Debugging Intermittent JSON Parsing Failures with serde
Encountered an odd issue when calling an external API—JSON deserialization worked on the first call but then started failing intermittently. The error message trailing input at line 1 column 690 kept appearing on subsequent calls.
Reproducing the Issue
First invocation succeeded:
>$ cnb news list
iPhone 18 Pro Still Uses Centered Smaller Dynamic Island, Apple AI Pin Expected Next Year
...
[#813396][posted@ [4 hours ago]][views: 13][comments: 0][likes: 0]
Immediately running the same command again:
>$ cnb news list
Error: error decoding response body
Caused by:
trailing input at line 1 column 690
The parser claims there's extra contant after valid JSON, which seemed impossible.
Examining the Raw JSON Response
Grabbed the raw response from the API:
[{"Id":813396,"Title":"iPhone 18 Pro Still Uses Centered Smaller Dynamic Island...","DateAdded":"2026-01-22T14:18:00+08:00"},...]
The JSON validated correctly online.
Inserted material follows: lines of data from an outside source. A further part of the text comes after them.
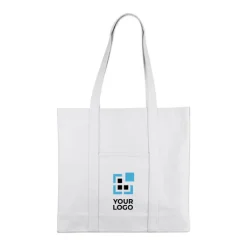 Gift Campaign Borsa grande in cotone riciclato con manici lunghi da 360 g/m2></noscript> Shopper In Cotone Personalizzate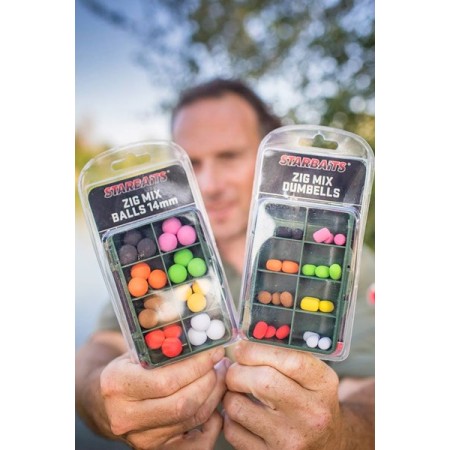 Starbaits Zig Mix Dumbells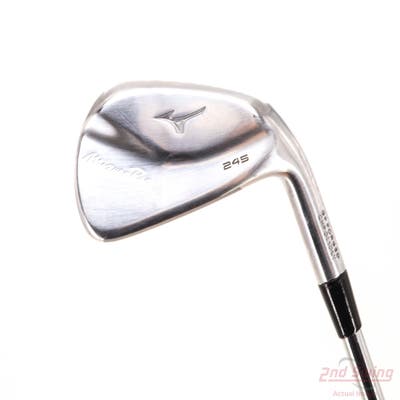 Mizuno Pro 245 Single Iron 7 Iron Dynamic Gold Mid 115 Steel Stiff Right Handed 37.5in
Both the JSON and parsing code appeared fine, which usual means something else is wrong.
Added debug logging to inspect the raw response and parsing results:
use anyhow::Result;
use reqwest::{Client, Response};
use serde::Serialize;
use crate::{api::urls::OPENAPI, models::news::NewsInfo, tools::IntoAnyhowResult};
pub async fn list_news(c: &Client, page: impl Serialize + Send + Sync) -> Result<Vec<NewsInfo>> {
let res = raw_list_news(c, page).await?.text().await?;
println!("res: {}", res);
Ok(serde_json::from_str(&res)?)
}
pub async fn raw_list_news(c: &Client, page: impl Serialize + Send + Sync) -> Result<Response> {
let url = format!("{}/{}", OPENAPI, "NewsItems");
c.get(url).query(&page).send().await.into_anyhow_result()
}
>$ cargo run --bin cnb -- news list --page-index 2 --page-size 12
res: [{"Id":813396,..., "DateAdded":"2026-01-22T14:18:00"},...]
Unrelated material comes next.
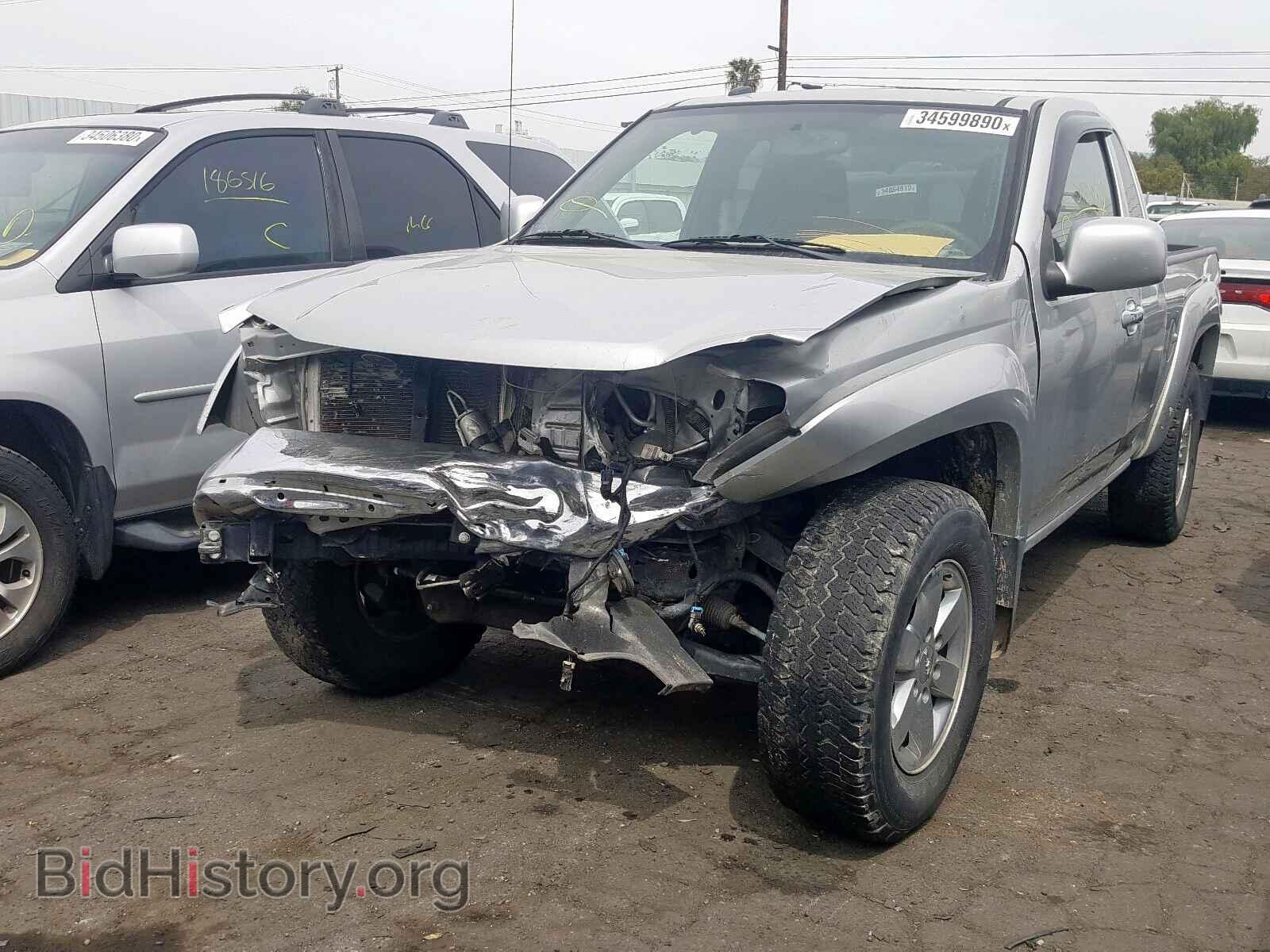 2012 GMC CANYON - VIN: 1GTJ5MFE1C8146753 - Фото 2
[iPhone 18 Pro Still Uses Centered Smaller Dynamic Island...]
...
>$ cargo run --bin cnb -- news list --page-index 2 --page-size 12
res: [{"Id":813396,..., "DateAdded":"2026-01-22T14:18:00+08:00"},...]
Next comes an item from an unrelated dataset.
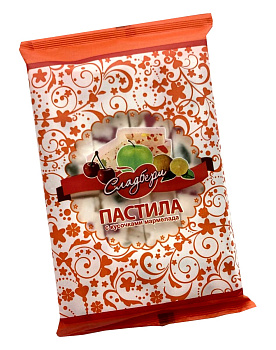 Пастила КОНДИТЕР ПРОМ С кусочками мармелада 220гр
Error: trailing input at line 1 column 690
Both calls returned complete JSON, so the issue wasn't truncated responses.
Inspecting the Struct Definition
use chrono::NaiveDateTime;
use serde::Deserialize;
#[derive(Debug, Deserialize, Default)]
#[serde(rename_all = "PascalCase")]
#[serde(default)]
pub struct NewsInfo {
pub id: u64,
pub title: String,
pub summary: String,
pub topic_id: u64,
pub topic_icon: String,
pub view_count: u64,
pub comment_count: u64,
pub digg_count: u64,
pub date_added: NaiveDateTime,
}
Incremental Debugging
Parsed the JSON into serde_json::Value first, then deserialized each item individually:
pub async fn list_news(c: &Client, page: impl Serialize + Send + Sync) -> Result<Vec<NewsInfo>> {
let res = raw_list_news(c, page).await?.text().await?;
println!("res: {}", res);
let values: Vec<serde_json::Value> = serde_json::from_str(&res)?;
for (i, item) in values.iter().enumerate() {
if let Err(e) = serde_json::from_value::<NewsInfo>(item.clone()) {
eprintln!("❌ failed at index {i}: {e}");
eprintln!("{}", item);
break;
}
}
Ok(serde_json::from_str(&res)?)
}
Second call error:
failed at index 0: trailing input
{"CommentCount":0,"DateAdded":"2026-01-22T14:18:00+08:00",...}
The issue surfaced on DateAdded. The struct expects NaiveDateTime (no timezone), but the API returned "2026-01-22T14:18:00+08:00" with timezone information.
First call had:
"DateAdded":"2026-01-22T14:18:00"
Without timezone. The API returns inconsistent date formats between calls.
Changed date_added to String for testing:
failed at index 6: invalid type: null, expected a string
{"TopicIcon":null,...}
This time TopicIcon was null. The struct expected String, not Option<String>.
The #[serde(default)] attribute only applies when fields are missing entirely. A JSON null maps to Option::None, not the default value.
Final struct fix:
#[derive(Debug, Deserialize, Default)]
#[serde(rename_all = "PascalCase")]
#[serde(default)]
pub struct NewsInfo {
pub id: u64,
pub title: String,
pub summary: String,
pub topic_id: u64,
pub topic_icon: Option<String>,
pub view_count: u64,
pub comment_count: u64,
pub digg_count: u64,
pub date_added: String,
}
This "mysterious" parsing failure came down to two API inconsistencies: unstable datetime formats and null values appearing where strings were expected.